Stored records:
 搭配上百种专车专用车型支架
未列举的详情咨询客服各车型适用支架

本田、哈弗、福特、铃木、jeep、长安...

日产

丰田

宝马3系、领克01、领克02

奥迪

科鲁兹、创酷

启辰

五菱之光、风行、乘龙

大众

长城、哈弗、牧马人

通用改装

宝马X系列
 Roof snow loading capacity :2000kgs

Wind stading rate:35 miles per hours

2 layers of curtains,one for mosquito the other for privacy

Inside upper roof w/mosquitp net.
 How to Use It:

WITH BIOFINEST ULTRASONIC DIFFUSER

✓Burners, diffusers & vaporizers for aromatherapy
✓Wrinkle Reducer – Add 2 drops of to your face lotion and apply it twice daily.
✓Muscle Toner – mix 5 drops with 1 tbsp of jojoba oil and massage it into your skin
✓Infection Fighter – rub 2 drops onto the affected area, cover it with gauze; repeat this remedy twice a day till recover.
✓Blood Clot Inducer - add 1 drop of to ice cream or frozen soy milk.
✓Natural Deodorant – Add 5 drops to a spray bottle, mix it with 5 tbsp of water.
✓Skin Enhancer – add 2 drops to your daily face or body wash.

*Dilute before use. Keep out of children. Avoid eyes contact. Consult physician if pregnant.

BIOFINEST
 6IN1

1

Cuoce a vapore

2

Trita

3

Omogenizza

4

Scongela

The task: Look through the entries above. Copy each line in which the string "BIOFINEST" occurs.

Answer box:
WITH BIOFINEST ULTRASONIC DIFFUSER
BIOFINEST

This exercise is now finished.